**** SELECTION ****
# I need help understanding furry..



## amandalove (May 2, 2008)

So, I'm kinda confused on wheather or not I'm a fellow furry or just a fan.

Keep in mind, I'm into roleplay.

It kinda started out when one of my friends, who I really like (=]), and I got really close.  Just intimate..  Not sex.  We have talked about his 'forms' before but I never took it into mind.  One day, one of the intimate days, he ran his tail along my leg.  Good gosh, just thinking about it makes my heart race.  This is where I started thinking I might just be into the other person being furry.

After researching it a bit, I realized a lot suggest to look at your reactions and see what they resemble.
I personally love biting both ways.  Purring is also my thing along with pawing.  Along with that, I have a want to wear a collar but I know my parents would find that odd.

Maybe I am a furry of the cat species?

Help!


----------



## Ishnuvalok (May 2, 2008)

Ok that was the most random thing I've read in ages....
By "tail" do you mean leg?


----------



## amandalove (May 2, 2008)

Compared to a lot I have read on here..
Its not random of a read.


----------



## Ishnuvalok (May 2, 2008)

amandalove said:


> Compared to a lot I have read on here..
> Its not random of a read.



Note that I said "that I've read", you formulated it badly...so it was random in the sense that...well, it doesn't really make sense. If you would formulate it better I could help you.


----------



## amandalove (May 2, 2008)

I meant tail.  His most used form is dragon.


----------



## Ishnuvalok (May 2, 2008)

*sigh* take it from a REAL point of view here. Not that hes a dragon. Do you like anthro art, movies and literature interesting? Do you get aroused by erotic furry art?


----------



## amandalove (May 2, 2008)

[My cell is being slow so migrated to the computer]

I do like the personification of animals and the drawings of it.
I dont think the erotic pictures have an affect on me.
Actually, alittle bit does.

But how would my interests in the stuff that branches off from the furry community help me understand if I'm part of it?
Its like me asking if my knowledge in a show is efficent then being asked myself if I like the clothes.


----------



## Ishnuvalok (May 2, 2008)
**** SUPPLIED MATERIAL ****
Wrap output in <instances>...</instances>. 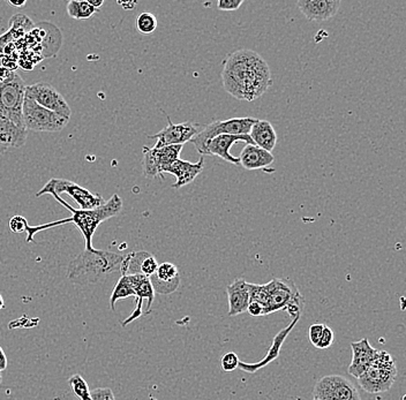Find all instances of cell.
Here are the masks:
<instances>
[{
    "mask_svg": "<svg viewBox=\"0 0 406 400\" xmlns=\"http://www.w3.org/2000/svg\"><path fill=\"white\" fill-rule=\"evenodd\" d=\"M221 80L225 90L239 101H256L272 86V71L267 61L249 49L228 54Z\"/></svg>",
    "mask_w": 406,
    "mask_h": 400,
    "instance_id": "cell-1",
    "label": "cell"
},
{
    "mask_svg": "<svg viewBox=\"0 0 406 400\" xmlns=\"http://www.w3.org/2000/svg\"><path fill=\"white\" fill-rule=\"evenodd\" d=\"M50 195L54 196L56 201L68 209V211H71L72 217L56 221V222L47 223L43 225L31 226L27 223L26 224L27 242L33 241L37 233L42 232V231H47V230L57 227V226L66 225V224H74L77 229L80 230V232L84 236L86 250L95 252L96 249L93 247V237H94L95 231L97 230L98 226L101 225L102 223L112 218L114 216L119 215L123 210V205H124V202L121 200L120 196L118 194H114L111 196V199L105 202L104 205L100 208L94 209V210H81V209L73 208L64 199H61V196L57 195L54 193H50Z\"/></svg>",
    "mask_w": 406,
    "mask_h": 400,
    "instance_id": "cell-2",
    "label": "cell"
},
{
    "mask_svg": "<svg viewBox=\"0 0 406 400\" xmlns=\"http://www.w3.org/2000/svg\"><path fill=\"white\" fill-rule=\"evenodd\" d=\"M124 255L107 250H84L72 259L68 268L70 282L79 285L97 284L120 271Z\"/></svg>",
    "mask_w": 406,
    "mask_h": 400,
    "instance_id": "cell-3",
    "label": "cell"
},
{
    "mask_svg": "<svg viewBox=\"0 0 406 400\" xmlns=\"http://www.w3.org/2000/svg\"><path fill=\"white\" fill-rule=\"evenodd\" d=\"M396 377L397 367L393 358L386 351L377 350L372 365L358 377V382L368 394H382L391 389Z\"/></svg>",
    "mask_w": 406,
    "mask_h": 400,
    "instance_id": "cell-4",
    "label": "cell"
},
{
    "mask_svg": "<svg viewBox=\"0 0 406 400\" xmlns=\"http://www.w3.org/2000/svg\"><path fill=\"white\" fill-rule=\"evenodd\" d=\"M267 287L269 294L268 315L281 310H286L293 319L302 315L300 313L305 299L292 280L274 278L267 284Z\"/></svg>",
    "mask_w": 406,
    "mask_h": 400,
    "instance_id": "cell-5",
    "label": "cell"
},
{
    "mask_svg": "<svg viewBox=\"0 0 406 400\" xmlns=\"http://www.w3.org/2000/svg\"><path fill=\"white\" fill-rule=\"evenodd\" d=\"M256 118H231L226 120L212 121L207 125L198 135L192 138V143H194L195 148L198 154L203 157L207 152V145L212 138L219 135H249Z\"/></svg>",
    "mask_w": 406,
    "mask_h": 400,
    "instance_id": "cell-6",
    "label": "cell"
},
{
    "mask_svg": "<svg viewBox=\"0 0 406 400\" xmlns=\"http://www.w3.org/2000/svg\"><path fill=\"white\" fill-rule=\"evenodd\" d=\"M22 118L26 129L31 131H61L70 122V119L44 109L26 96L22 106Z\"/></svg>",
    "mask_w": 406,
    "mask_h": 400,
    "instance_id": "cell-7",
    "label": "cell"
},
{
    "mask_svg": "<svg viewBox=\"0 0 406 400\" xmlns=\"http://www.w3.org/2000/svg\"><path fill=\"white\" fill-rule=\"evenodd\" d=\"M24 95L26 84L17 72L10 80L0 83V111L20 128H26L22 118Z\"/></svg>",
    "mask_w": 406,
    "mask_h": 400,
    "instance_id": "cell-8",
    "label": "cell"
},
{
    "mask_svg": "<svg viewBox=\"0 0 406 400\" xmlns=\"http://www.w3.org/2000/svg\"><path fill=\"white\" fill-rule=\"evenodd\" d=\"M54 193L57 195L68 194L71 196L75 203L80 205L81 210H94L104 205L105 200L100 194H94L82 186L68 179L52 178L45 184L43 189L37 193V198Z\"/></svg>",
    "mask_w": 406,
    "mask_h": 400,
    "instance_id": "cell-9",
    "label": "cell"
},
{
    "mask_svg": "<svg viewBox=\"0 0 406 400\" xmlns=\"http://www.w3.org/2000/svg\"><path fill=\"white\" fill-rule=\"evenodd\" d=\"M184 145H166L163 148H148L143 147V175L146 178L155 179L157 177L163 178L165 170L173 164L182 154Z\"/></svg>",
    "mask_w": 406,
    "mask_h": 400,
    "instance_id": "cell-10",
    "label": "cell"
},
{
    "mask_svg": "<svg viewBox=\"0 0 406 400\" xmlns=\"http://www.w3.org/2000/svg\"><path fill=\"white\" fill-rule=\"evenodd\" d=\"M319 400H361L356 385L341 375H329L318 381L313 390Z\"/></svg>",
    "mask_w": 406,
    "mask_h": 400,
    "instance_id": "cell-11",
    "label": "cell"
},
{
    "mask_svg": "<svg viewBox=\"0 0 406 400\" xmlns=\"http://www.w3.org/2000/svg\"><path fill=\"white\" fill-rule=\"evenodd\" d=\"M26 97L31 98L37 104L47 110L56 112L65 118L71 119L72 111L64 96L47 82H37L26 86Z\"/></svg>",
    "mask_w": 406,
    "mask_h": 400,
    "instance_id": "cell-12",
    "label": "cell"
},
{
    "mask_svg": "<svg viewBox=\"0 0 406 400\" xmlns=\"http://www.w3.org/2000/svg\"><path fill=\"white\" fill-rule=\"evenodd\" d=\"M168 118V126L163 128L157 134L149 135L148 138H155L156 145L154 148H163L166 145H184L186 142H191L192 138L198 133V125L186 121L182 124H173L170 117Z\"/></svg>",
    "mask_w": 406,
    "mask_h": 400,
    "instance_id": "cell-13",
    "label": "cell"
},
{
    "mask_svg": "<svg viewBox=\"0 0 406 400\" xmlns=\"http://www.w3.org/2000/svg\"><path fill=\"white\" fill-rule=\"evenodd\" d=\"M131 282L132 287L134 289L135 299H136V306L134 310L132 312L131 317L123 321L121 326H126L133 321L136 320L139 317L143 315V300H147V310L145 312V315L150 314L151 307L155 299V291L151 285L150 280L143 275H127Z\"/></svg>",
    "mask_w": 406,
    "mask_h": 400,
    "instance_id": "cell-14",
    "label": "cell"
},
{
    "mask_svg": "<svg viewBox=\"0 0 406 400\" xmlns=\"http://www.w3.org/2000/svg\"><path fill=\"white\" fill-rule=\"evenodd\" d=\"M297 5L307 20L323 22L335 17L341 6V1L339 0H298Z\"/></svg>",
    "mask_w": 406,
    "mask_h": 400,
    "instance_id": "cell-15",
    "label": "cell"
},
{
    "mask_svg": "<svg viewBox=\"0 0 406 400\" xmlns=\"http://www.w3.org/2000/svg\"><path fill=\"white\" fill-rule=\"evenodd\" d=\"M237 142H245L246 145H254V142L249 138V135H219L209 142L205 156H217L231 164L239 165L238 157L230 154V149Z\"/></svg>",
    "mask_w": 406,
    "mask_h": 400,
    "instance_id": "cell-16",
    "label": "cell"
},
{
    "mask_svg": "<svg viewBox=\"0 0 406 400\" xmlns=\"http://www.w3.org/2000/svg\"><path fill=\"white\" fill-rule=\"evenodd\" d=\"M28 131L26 128L17 127L0 111V154L10 149L24 147L27 141Z\"/></svg>",
    "mask_w": 406,
    "mask_h": 400,
    "instance_id": "cell-17",
    "label": "cell"
},
{
    "mask_svg": "<svg viewBox=\"0 0 406 400\" xmlns=\"http://www.w3.org/2000/svg\"><path fill=\"white\" fill-rule=\"evenodd\" d=\"M351 349H352L353 357L352 361L350 363L349 374L351 376L358 378L372 365L377 350L369 344L367 338H364L359 342H353L351 343Z\"/></svg>",
    "mask_w": 406,
    "mask_h": 400,
    "instance_id": "cell-18",
    "label": "cell"
},
{
    "mask_svg": "<svg viewBox=\"0 0 406 400\" xmlns=\"http://www.w3.org/2000/svg\"><path fill=\"white\" fill-rule=\"evenodd\" d=\"M203 165H205L203 157H201L198 163H191V161H182V159H179L173 164L170 165L165 170L164 173L175 175L177 180L172 185V189H179L191 184L192 182H194L203 170Z\"/></svg>",
    "mask_w": 406,
    "mask_h": 400,
    "instance_id": "cell-19",
    "label": "cell"
},
{
    "mask_svg": "<svg viewBox=\"0 0 406 400\" xmlns=\"http://www.w3.org/2000/svg\"><path fill=\"white\" fill-rule=\"evenodd\" d=\"M299 319H300V317H295L289 326H286L284 329L281 330V331L276 335L275 338L272 340V346H270L268 352H267V355H265L262 360H260L256 363H246L240 361V362H239V367L242 368V370H244L246 373H256L258 369H262L263 367H265L267 365H269V363L276 360V359L279 357L281 347H282L284 340L286 339V337L289 336L290 333L292 331L295 324L298 323Z\"/></svg>",
    "mask_w": 406,
    "mask_h": 400,
    "instance_id": "cell-20",
    "label": "cell"
},
{
    "mask_svg": "<svg viewBox=\"0 0 406 400\" xmlns=\"http://www.w3.org/2000/svg\"><path fill=\"white\" fill-rule=\"evenodd\" d=\"M226 293L228 299V315L237 317L239 314L245 313L251 301L249 282L242 278H237L226 287Z\"/></svg>",
    "mask_w": 406,
    "mask_h": 400,
    "instance_id": "cell-21",
    "label": "cell"
},
{
    "mask_svg": "<svg viewBox=\"0 0 406 400\" xmlns=\"http://www.w3.org/2000/svg\"><path fill=\"white\" fill-rule=\"evenodd\" d=\"M238 159L239 165L245 170L253 171V170L262 168L265 172H268V168L275 161V156L272 155V152L258 148L256 145H246Z\"/></svg>",
    "mask_w": 406,
    "mask_h": 400,
    "instance_id": "cell-22",
    "label": "cell"
},
{
    "mask_svg": "<svg viewBox=\"0 0 406 400\" xmlns=\"http://www.w3.org/2000/svg\"><path fill=\"white\" fill-rule=\"evenodd\" d=\"M249 138H252L254 145L263 149L265 152H272L277 143V134L272 122L268 120H258L253 124Z\"/></svg>",
    "mask_w": 406,
    "mask_h": 400,
    "instance_id": "cell-23",
    "label": "cell"
},
{
    "mask_svg": "<svg viewBox=\"0 0 406 400\" xmlns=\"http://www.w3.org/2000/svg\"><path fill=\"white\" fill-rule=\"evenodd\" d=\"M97 10H95L88 0H71L68 3V17L75 20H88L94 15Z\"/></svg>",
    "mask_w": 406,
    "mask_h": 400,
    "instance_id": "cell-24",
    "label": "cell"
},
{
    "mask_svg": "<svg viewBox=\"0 0 406 400\" xmlns=\"http://www.w3.org/2000/svg\"><path fill=\"white\" fill-rule=\"evenodd\" d=\"M130 296H135V292L133 287H132L130 278L126 275V276H121L119 280H118L117 284H116V286H114L110 298L111 310H116V303H117V301L121 299H126V298H130Z\"/></svg>",
    "mask_w": 406,
    "mask_h": 400,
    "instance_id": "cell-25",
    "label": "cell"
},
{
    "mask_svg": "<svg viewBox=\"0 0 406 400\" xmlns=\"http://www.w3.org/2000/svg\"><path fill=\"white\" fill-rule=\"evenodd\" d=\"M68 384H70V387H71L74 394L77 396V399L91 400V390H89L88 383L84 377L81 376L80 374L72 375L68 378Z\"/></svg>",
    "mask_w": 406,
    "mask_h": 400,
    "instance_id": "cell-26",
    "label": "cell"
},
{
    "mask_svg": "<svg viewBox=\"0 0 406 400\" xmlns=\"http://www.w3.org/2000/svg\"><path fill=\"white\" fill-rule=\"evenodd\" d=\"M157 17L150 12H143L136 19V29L143 35L153 34L157 29Z\"/></svg>",
    "mask_w": 406,
    "mask_h": 400,
    "instance_id": "cell-27",
    "label": "cell"
},
{
    "mask_svg": "<svg viewBox=\"0 0 406 400\" xmlns=\"http://www.w3.org/2000/svg\"><path fill=\"white\" fill-rule=\"evenodd\" d=\"M158 280L164 282H173L177 278H180L179 276L178 268L170 262L162 263L158 264L157 271L154 275Z\"/></svg>",
    "mask_w": 406,
    "mask_h": 400,
    "instance_id": "cell-28",
    "label": "cell"
},
{
    "mask_svg": "<svg viewBox=\"0 0 406 400\" xmlns=\"http://www.w3.org/2000/svg\"><path fill=\"white\" fill-rule=\"evenodd\" d=\"M249 289L251 301L261 303L262 306L265 307V310H267V315H268L269 294L267 284L258 285V284H249Z\"/></svg>",
    "mask_w": 406,
    "mask_h": 400,
    "instance_id": "cell-29",
    "label": "cell"
},
{
    "mask_svg": "<svg viewBox=\"0 0 406 400\" xmlns=\"http://www.w3.org/2000/svg\"><path fill=\"white\" fill-rule=\"evenodd\" d=\"M33 28H34V24L24 14H17L10 19V31H15L17 36H22L27 31H31Z\"/></svg>",
    "mask_w": 406,
    "mask_h": 400,
    "instance_id": "cell-30",
    "label": "cell"
},
{
    "mask_svg": "<svg viewBox=\"0 0 406 400\" xmlns=\"http://www.w3.org/2000/svg\"><path fill=\"white\" fill-rule=\"evenodd\" d=\"M150 280L151 285H153V289H154L155 293H158V294H163V296H168V294H171V293L175 292L178 289L179 285H180V278H177V280H173V282H164L158 280L156 277L153 275V276L149 277Z\"/></svg>",
    "mask_w": 406,
    "mask_h": 400,
    "instance_id": "cell-31",
    "label": "cell"
},
{
    "mask_svg": "<svg viewBox=\"0 0 406 400\" xmlns=\"http://www.w3.org/2000/svg\"><path fill=\"white\" fill-rule=\"evenodd\" d=\"M158 262L156 257H155L153 254H148L146 256L145 259L142 261L141 266H140V275H143V276L149 277L153 276L157 271Z\"/></svg>",
    "mask_w": 406,
    "mask_h": 400,
    "instance_id": "cell-32",
    "label": "cell"
},
{
    "mask_svg": "<svg viewBox=\"0 0 406 400\" xmlns=\"http://www.w3.org/2000/svg\"><path fill=\"white\" fill-rule=\"evenodd\" d=\"M238 355L235 353V352H228V353L224 354L221 359V367L223 371H226V373H231L233 370L237 369L239 367Z\"/></svg>",
    "mask_w": 406,
    "mask_h": 400,
    "instance_id": "cell-33",
    "label": "cell"
},
{
    "mask_svg": "<svg viewBox=\"0 0 406 400\" xmlns=\"http://www.w3.org/2000/svg\"><path fill=\"white\" fill-rule=\"evenodd\" d=\"M335 342V333L330 329L329 326H325L323 328L322 336L320 338L319 343L316 344V349L326 350L329 349Z\"/></svg>",
    "mask_w": 406,
    "mask_h": 400,
    "instance_id": "cell-34",
    "label": "cell"
},
{
    "mask_svg": "<svg viewBox=\"0 0 406 400\" xmlns=\"http://www.w3.org/2000/svg\"><path fill=\"white\" fill-rule=\"evenodd\" d=\"M27 223L28 221L24 218V216H14L13 218H10L8 226L13 233H24L26 232Z\"/></svg>",
    "mask_w": 406,
    "mask_h": 400,
    "instance_id": "cell-35",
    "label": "cell"
},
{
    "mask_svg": "<svg viewBox=\"0 0 406 400\" xmlns=\"http://www.w3.org/2000/svg\"><path fill=\"white\" fill-rule=\"evenodd\" d=\"M91 400H116L110 387H97L91 391Z\"/></svg>",
    "mask_w": 406,
    "mask_h": 400,
    "instance_id": "cell-36",
    "label": "cell"
},
{
    "mask_svg": "<svg viewBox=\"0 0 406 400\" xmlns=\"http://www.w3.org/2000/svg\"><path fill=\"white\" fill-rule=\"evenodd\" d=\"M323 328H325V324L322 323H315V324L309 326V340L314 346H316V344L319 343L320 338L322 336Z\"/></svg>",
    "mask_w": 406,
    "mask_h": 400,
    "instance_id": "cell-37",
    "label": "cell"
},
{
    "mask_svg": "<svg viewBox=\"0 0 406 400\" xmlns=\"http://www.w3.org/2000/svg\"><path fill=\"white\" fill-rule=\"evenodd\" d=\"M242 3L244 0H219L217 7L221 10H237Z\"/></svg>",
    "mask_w": 406,
    "mask_h": 400,
    "instance_id": "cell-38",
    "label": "cell"
},
{
    "mask_svg": "<svg viewBox=\"0 0 406 400\" xmlns=\"http://www.w3.org/2000/svg\"><path fill=\"white\" fill-rule=\"evenodd\" d=\"M246 312L251 317H265L267 315V310H265V307L262 306L261 303H256V301H249V305Z\"/></svg>",
    "mask_w": 406,
    "mask_h": 400,
    "instance_id": "cell-39",
    "label": "cell"
},
{
    "mask_svg": "<svg viewBox=\"0 0 406 400\" xmlns=\"http://www.w3.org/2000/svg\"><path fill=\"white\" fill-rule=\"evenodd\" d=\"M13 73L14 72L10 71V70H7V68L3 67V66H0V83L10 80Z\"/></svg>",
    "mask_w": 406,
    "mask_h": 400,
    "instance_id": "cell-40",
    "label": "cell"
},
{
    "mask_svg": "<svg viewBox=\"0 0 406 400\" xmlns=\"http://www.w3.org/2000/svg\"><path fill=\"white\" fill-rule=\"evenodd\" d=\"M7 357L5 352H3V347L0 346V373L7 368Z\"/></svg>",
    "mask_w": 406,
    "mask_h": 400,
    "instance_id": "cell-41",
    "label": "cell"
},
{
    "mask_svg": "<svg viewBox=\"0 0 406 400\" xmlns=\"http://www.w3.org/2000/svg\"><path fill=\"white\" fill-rule=\"evenodd\" d=\"M118 3H119V5H120V6L126 10H134L135 7H136V5H138V3H134V1H126V3H123V1H118Z\"/></svg>",
    "mask_w": 406,
    "mask_h": 400,
    "instance_id": "cell-42",
    "label": "cell"
},
{
    "mask_svg": "<svg viewBox=\"0 0 406 400\" xmlns=\"http://www.w3.org/2000/svg\"><path fill=\"white\" fill-rule=\"evenodd\" d=\"M88 3H91V6L94 7L95 10H100L103 3H104V0H88Z\"/></svg>",
    "mask_w": 406,
    "mask_h": 400,
    "instance_id": "cell-43",
    "label": "cell"
},
{
    "mask_svg": "<svg viewBox=\"0 0 406 400\" xmlns=\"http://www.w3.org/2000/svg\"><path fill=\"white\" fill-rule=\"evenodd\" d=\"M7 3H10V6L21 8V7L26 6L27 1H26V0H20V1H12V0H7Z\"/></svg>",
    "mask_w": 406,
    "mask_h": 400,
    "instance_id": "cell-44",
    "label": "cell"
},
{
    "mask_svg": "<svg viewBox=\"0 0 406 400\" xmlns=\"http://www.w3.org/2000/svg\"><path fill=\"white\" fill-rule=\"evenodd\" d=\"M3 307H5V303H3V296L0 294V310H3Z\"/></svg>",
    "mask_w": 406,
    "mask_h": 400,
    "instance_id": "cell-45",
    "label": "cell"
},
{
    "mask_svg": "<svg viewBox=\"0 0 406 400\" xmlns=\"http://www.w3.org/2000/svg\"><path fill=\"white\" fill-rule=\"evenodd\" d=\"M1 382H3V375L0 373V385H1Z\"/></svg>",
    "mask_w": 406,
    "mask_h": 400,
    "instance_id": "cell-46",
    "label": "cell"
},
{
    "mask_svg": "<svg viewBox=\"0 0 406 400\" xmlns=\"http://www.w3.org/2000/svg\"><path fill=\"white\" fill-rule=\"evenodd\" d=\"M313 400H319V399H315V398H314V399H313Z\"/></svg>",
    "mask_w": 406,
    "mask_h": 400,
    "instance_id": "cell-47",
    "label": "cell"
}]
</instances>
****
Print the part of the forum thread that begins at the words "I personally love" and ends after the words "find that odd.", reproducing it word for word.

I personally love biting both ways.  Purring is also my thing along with pawing.  Along with that, I have a want to wear a collar but I know my parents would find that odd.